Vrijwilliger Nederlands Legioen, 33 jaar
Arys (Oost-Pruisen)
11 Januari 1942
- Vanmorgen sprak ik Nanninga, die zeide van Worp gehoord te hebben, dat wij voor de keus gesteld zouden worden: of naar GrazGa naar voetnoot* of mee naar het front. Graz te kiezen zou zoo ongeveer gelijk staan met naar huis te gaan. - Nu moet ik met mijzelf in het reine zien te komen over de keuze, die ik zal doen. Mag ik mijn gevoel laten spreken of moet ik met mijn verstand te werk gaan. Maar mijn gevoel? Wat zegt mij dat? Ook niets positiefs.
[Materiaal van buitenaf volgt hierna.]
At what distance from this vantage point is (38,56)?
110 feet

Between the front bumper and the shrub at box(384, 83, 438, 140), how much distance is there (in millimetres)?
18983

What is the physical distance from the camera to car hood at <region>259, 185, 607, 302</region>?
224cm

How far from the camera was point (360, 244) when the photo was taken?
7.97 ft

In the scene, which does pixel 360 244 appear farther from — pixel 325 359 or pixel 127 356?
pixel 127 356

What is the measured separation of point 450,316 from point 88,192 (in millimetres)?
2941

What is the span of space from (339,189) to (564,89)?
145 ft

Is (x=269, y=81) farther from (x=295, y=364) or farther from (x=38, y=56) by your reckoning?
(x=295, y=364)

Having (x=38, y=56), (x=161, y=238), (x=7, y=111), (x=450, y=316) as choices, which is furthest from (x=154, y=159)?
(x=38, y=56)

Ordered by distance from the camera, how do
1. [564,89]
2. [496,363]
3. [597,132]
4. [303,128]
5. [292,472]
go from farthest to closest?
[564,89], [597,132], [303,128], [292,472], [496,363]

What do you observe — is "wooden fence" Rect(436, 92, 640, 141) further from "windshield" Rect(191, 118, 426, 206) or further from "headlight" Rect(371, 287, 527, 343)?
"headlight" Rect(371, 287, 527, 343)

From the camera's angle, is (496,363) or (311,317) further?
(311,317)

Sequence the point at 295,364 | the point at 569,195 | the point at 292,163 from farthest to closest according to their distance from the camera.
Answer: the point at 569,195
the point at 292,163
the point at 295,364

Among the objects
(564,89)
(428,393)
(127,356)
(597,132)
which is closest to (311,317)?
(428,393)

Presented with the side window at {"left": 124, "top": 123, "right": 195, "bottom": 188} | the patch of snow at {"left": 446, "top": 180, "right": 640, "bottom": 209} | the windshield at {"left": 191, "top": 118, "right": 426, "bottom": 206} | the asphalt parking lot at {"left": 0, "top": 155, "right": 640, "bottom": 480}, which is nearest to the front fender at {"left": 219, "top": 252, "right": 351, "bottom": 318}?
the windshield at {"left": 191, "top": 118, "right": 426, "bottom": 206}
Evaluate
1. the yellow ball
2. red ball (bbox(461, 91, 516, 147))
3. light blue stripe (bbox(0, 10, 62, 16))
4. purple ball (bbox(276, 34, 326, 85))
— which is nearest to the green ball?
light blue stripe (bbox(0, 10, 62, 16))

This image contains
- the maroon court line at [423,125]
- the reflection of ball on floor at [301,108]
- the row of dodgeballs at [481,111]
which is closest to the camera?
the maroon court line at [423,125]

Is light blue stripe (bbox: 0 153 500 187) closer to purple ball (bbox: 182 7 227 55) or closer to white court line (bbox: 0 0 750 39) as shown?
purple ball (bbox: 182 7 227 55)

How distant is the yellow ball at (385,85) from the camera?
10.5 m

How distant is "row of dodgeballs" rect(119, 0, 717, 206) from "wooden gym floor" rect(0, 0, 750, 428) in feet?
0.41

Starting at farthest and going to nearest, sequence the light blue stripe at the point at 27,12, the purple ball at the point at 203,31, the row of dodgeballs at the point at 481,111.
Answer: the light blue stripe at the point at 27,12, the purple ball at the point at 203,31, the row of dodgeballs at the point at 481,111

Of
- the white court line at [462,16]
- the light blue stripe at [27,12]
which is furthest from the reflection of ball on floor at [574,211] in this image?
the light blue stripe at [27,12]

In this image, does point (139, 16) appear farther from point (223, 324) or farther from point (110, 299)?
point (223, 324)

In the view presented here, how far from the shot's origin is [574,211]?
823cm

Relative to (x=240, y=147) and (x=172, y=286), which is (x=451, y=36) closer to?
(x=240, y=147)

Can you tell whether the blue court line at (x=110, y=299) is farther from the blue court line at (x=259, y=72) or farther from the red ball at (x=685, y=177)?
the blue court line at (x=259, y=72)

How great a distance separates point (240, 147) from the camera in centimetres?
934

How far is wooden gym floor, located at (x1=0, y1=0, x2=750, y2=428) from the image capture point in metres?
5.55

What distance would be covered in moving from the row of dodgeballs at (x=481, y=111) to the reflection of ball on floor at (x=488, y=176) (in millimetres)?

De eene kant zegt: ‘Het is laf om nu je kameraden in de steek te laten.’ De andere kant geeft een gevoel van opluchting te kennen. Wanneer we aan het front komen, moet ik ermede rekening houden, dat ik menschen zal moeten dooden. Dat wist ik echter vóórdat ik voor het Legioen teekende ook! Toen heb ik mij daar over heen gezet, omdat ik dàt toen niet zoo belangrijk vond. De strijd tegen het Bolsjewisme vond ik belangrijker. Mijn gevoelens kan ik echter niet onderdrukken. Wanneer ik zou moeten dooden, zou ik mij dat ontzettend aantrekken. Ik ben nu eenmaal geen krijgsman.